Ao longo de sua história, a antropologia tem oscilado entre orientações que enfatizam a abertura e orientações que enfatizam o fechamento, de forma que, em parte, trata-se de uma questão teórica. No entanto, dadas as atuais condições do mundo, penso que precisamos trabalhar mais com a etnografia, com a análise, e até mesmo com o vocabulário da interconectividade, pois boa parte das pessoas no mundo hoje estão envolvidas em vários tipos de mobilidade geográfica, além da existência da mídia e de instituições educacionais muito semelhantes pelo mundo afora - o que não se adequa à imagem do mosaico. Eu e algumas outras pessoas temos utilizado a noção de "fluxos", metáfora que me parece conduzir efetivamente para uma preocupação com os processos que se desenrolam no espaço e no tempo. Evidentemente, na medida em que se considera o espaço, eu não negaria de forma alguma que processos locais ainda possuam um certo peso, uma vez que ainda gastamos muito do nosso tempo em um único espaço, que freqüentemente abriga a maioria das pessoas realmente significativas para nós: parentes, amigos etc.
-*-
TRABALHO SOLICITADO =>
(a) No trecho sobre antropologia, que noção é usada como metáfora para tratar dos processos que se desenrolam no espaço e no tempo?
(b) Redija a continuação do trecho sobre antropologia e interconectividade, partindo da última frase apresentada.
A listagem que vem depois constitui material à parte, independente do trecho sobre antropologia.

DADOS FORNECIDOS =>
-*-
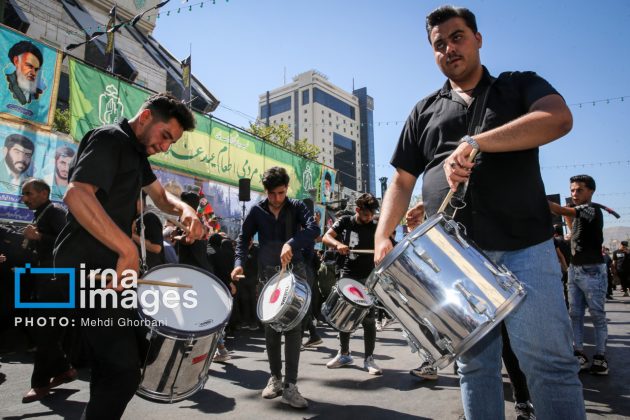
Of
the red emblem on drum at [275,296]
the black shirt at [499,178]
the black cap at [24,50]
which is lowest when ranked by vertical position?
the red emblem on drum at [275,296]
-*-
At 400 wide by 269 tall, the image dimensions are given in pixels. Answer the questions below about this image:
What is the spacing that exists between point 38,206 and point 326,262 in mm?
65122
-*-
CONJUNTO DE RESPOSTAS =>
(a) A noção de "fluxos".

(b)
Rabossi

Em seu último livro, o senhor critica a dicotomia entre o local e o global mais ou menos nos termos de uma crítica à reificação do local

Hannerz

Certo, creio que há um sério risco de que reifiquemos o local, mas há também um risco semelhante que é o da reificação do global. Em síntese, como eu já disse, quando retomo minhas primeiras impressões acerca de uma das tendências da antropologia social britânica, penso que aí aprendi a ver o mundo e a sociedade como constituídos por relações sociais: a visão relacional se torna mais fundamental do que os pressupostos sobre espaço e localidade. É certo que as relações podem se estender através de um espaço maior ou menor, mas pode-se lidar com elas através de um arcabouço conceitual flexível, em vez de terminar com uma dicotomia mistificadora.

Rabossi

No que diz respeito ao debate acerca do impacto cultural da globalização e dos fluxos transnacionais de significado, o senhor tem sido um dos críticos da tese da homogeneização. Poderia explicar sua posição, especialmente no tocante à idéia da crioulização?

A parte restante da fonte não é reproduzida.